Elva Alvarez, a close friend of the family who lives next door, said she feared for the safety of Vanessa Alvarez, her granddaughter.

Vanessa and Luis grew up together in the neighborhood of three-deckers and overgrown lots, just a block from the housing project.

As they got older, Alvarez said the two teens spoke on the phone nearly every day.

"I'm scared for her," Alvarez said of her granddaughter as tears rolled down her cheeks. "She walks to school sometimes over there."

Alvarez stood on the front porch, her head covered with a fur-lined hood. She said she had been crying since her mother learned of Gerena's death on the news.

"We was friends since we were little," she said, before burying her face in her hands and returning to her grandmother's apartment.

Jason Fernandes looked much younger than his 14 years. He grew up in Dorchester but moved to Brockton with his sister, who was his guardian, seven years ago.
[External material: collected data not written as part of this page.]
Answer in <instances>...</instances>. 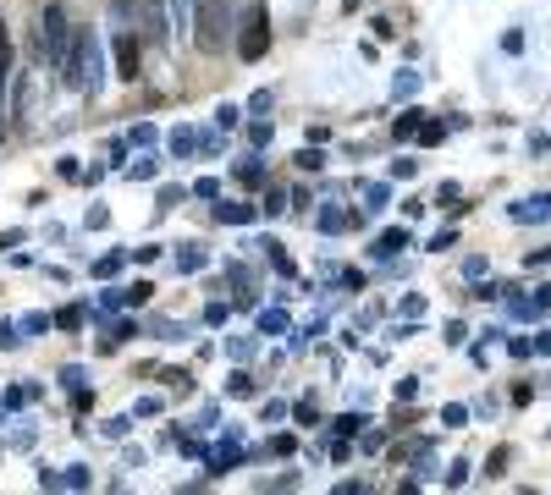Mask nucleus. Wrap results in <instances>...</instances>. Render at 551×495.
<instances>
[{
    "label": "nucleus",
    "mask_w": 551,
    "mask_h": 495,
    "mask_svg": "<svg viewBox=\"0 0 551 495\" xmlns=\"http://www.w3.org/2000/svg\"><path fill=\"white\" fill-rule=\"evenodd\" d=\"M100 66H94V33H72V50H66V61H61V78H66V89H100Z\"/></svg>",
    "instance_id": "obj_2"
},
{
    "label": "nucleus",
    "mask_w": 551,
    "mask_h": 495,
    "mask_svg": "<svg viewBox=\"0 0 551 495\" xmlns=\"http://www.w3.org/2000/svg\"><path fill=\"white\" fill-rule=\"evenodd\" d=\"M116 72H121L127 83H132L138 72H144V39H138L132 28H121V33H116Z\"/></svg>",
    "instance_id": "obj_5"
},
{
    "label": "nucleus",
    "mask_w": 551,
    "mask_h": 495,
    "mask_svg": "<svg viewBox=\"0 0 551 495\" xmlns=\"http://www.w3.org/2000/svg\"><path fill=\"white\" fill-rule=\"evenodd\" d=\"M232 33V0H193V44L204 55H221Z\"/></svg>",
    "instance_id": "obj_1"
},
{
    "label": "nucleus",
    "mask_w": 551,
    "mask_h": 495,
    "mask_svg": "<svg viewBox=\"0 0 551 495\" xmlns=\"http://www.w3.org/2000/svg\"><path fill=\"white\" fill-rule=\"evenodd\" d=\"M132 12H138V23H144V33H138L144 44H166V39H171V28H166V6H160V0H132Z\"/></svg>",
    "instance_id": "obj_6"
},
{
    "label": "nucleus",
    "mask_w": 551,
    "mask_h": 495,
    "mask_svg": "<svg viewBox=\"0 0 551 495\" xmlns=\"http://www.w3.org/2000/svg\"><path fill=\"white\" fill-rule=\"evenodd\" d=\"M6 78H12V33L0 28V83H6Z\"/></svg>",
    "instance_id": "obj_7"
},
{
    "label": "nucleus",
    "mask_w": 551,
    "mask_h": 495,
    "mask_svg": "<svg viewBox=\"0 0 551 495\" xmlns=\"http://www.w3.org/2000/svg\"><path fill=\"white\" fill-rule=\"evenodd\" d=\"M66 50H72V28H66V12H61V6H44V12H39V55H44L50 66H61Z\"/></svg>",
    "instance_id": "obj_3"
},
{
    "label": "nucleus",
    "mask_w": 551,
    "mask_h": 495,
    "mask_svg": "<svg viewBox=\"0 0 551 495\" xmlns=\"http://www.w3.org/2000/svg\"><path fill=\"white\" fill-rule=\"evenodd\" d=\"M270 50V17H265V6H254L248 17H243V44H237V55L243 61H259Z\"/></svg>",
    "instance_id": "obj_4"
}]
</instances>
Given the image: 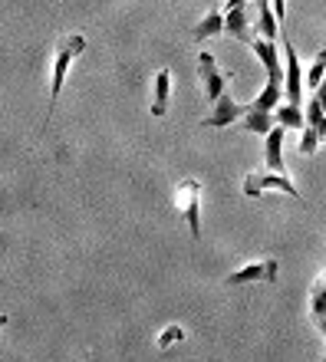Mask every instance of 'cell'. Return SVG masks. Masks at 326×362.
<instances>
[{
    "instance_id": "8",
    "label": "cell",
    "mask_w": 326,
    "mask_h": 362,
    "mask_svg": "<svg viewBox=\"0 0 326 362\" xmlns=\"http://www.w3.org/2000/svg\"><path fill=\"white\" fill-rule=\"evenodd\" d=\"M224 33L240 43H254L257 30H250V7H238V10H224Z\"/></svg>"
},
{
    "instance_id": "1",
    "label": "cell",
    "mask_w": 326,
    "mask_h": 362,
    "mask_svg": "<svg viewBox=\"0 0 326 362\" xmlns=\"http://www.w3.org/2000/svg\"><path fill=\"white\" fill-rule=\"evenodd\" d=\"M83 49H86V37H83V33L59 37L57 49H53V83H50V109H47V115H43V129L50 125V115H53V109H57V103H59V93L66 86L69 66H73V59H76Z\"/></svg>"
},
{
    "instance_id": "3",
    "label": "cell",
    "mask_w": 326,
    "mask_h": 362,
    "mask_svg": "<svg viewBox=\"0 0 326 362\" xmlns=\"http://www.w3.org/2000/svg\"><path fill=\"white\" fill-rule=\"evenodd\" d=\"M240 191H244L248 198H260L264 191H284V194L300 201V191H297V185L290 181V175L287 172H270V168L267 172H248Z\"/></svg>"
},
{
    "instance_id": "6",
    "label": "cell",
    "mask_w": 326,
    "mask_h": 362,
    "mask_svg": "<svg viewBox=\"0 0 326 362\" xmlns=\"http://www.w3.org/2000/svg\"><path fill=\"white\" fill-rule=\"evenodd\" d=\"M284 57H287V69H284V95H287V103L300 105L303 103V73H300V57L293 43L284 37Z\"/></svg>"
},
{
    "instance_id": "20",
    "label": "cell",
    "mask_w": 326,
    "mask_h": 362,
    "mask_svg": "<svg viewBox=\"0 0 326 362\" xmlns=\"http://www.w3.org/2000/svg\"><path fill=\"white\" fill-rule=\"evenodd\" d=\"M313 95H317V99H320V105H323V109H326V79H323V83H320V89H317V93H313Z\"/></svg>"
},
{
    "instance_id": "11",
    "label": "cell",
    "mask_w": 326,
    "mask_h": 362,
    "mask_svg": "<svg viewBox=\"0 0 326 362\" xmlns=\"http://www.w3.org/2000/svg\"><path fill=\"white\" fill-rule=\"evenodd\" d=\"M254 10H257V37H264V40H274L277 43V37H280V20H277V13H274V7H270V0H257L254 4Z\"/></svg>"
},
{
    "instance_id": "10",
    "label": "cell",
    "mask_w": 326,
    "mask_h": 362,
    "mask_svg": "<svg viewBox=\"0 0 326 362\" xmlns=\"http://www.w3.org/2000/svg\"><path fill=\"white\" fill-rule=\"evenodd\" d=\"M250 49H254V57L267 66V79H284V73H280V53H277V43H274V40L254 37Z\"/></svg>"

Relatives said he preferred to spend time in his room, playing video games or watching television, rather than going to parties, as many of his friends did.

Fernandes was an eighth-grader at the B. B. Russell School in Brockton. His parents live in Cape Verde but traveled to the United States to attend his funeral, which was held on Thursday.

Family members say the predawn attack, in which Fernandes' s cousin was also shot, was random, but police believe one or both of the victims had been targeted.

Emmanuel Saintil, described by relatives as a lanky boy who often flashed a wide smile and loved to dance, was shot execution-style by a hooded gunman in Roslindale three days before Christmas.

Saintil, whom family and friends called Benjy, was in the eighth-grade and had just made the honor roll at Edwards Middle School.

He was a member of the school's step squad, relatives said.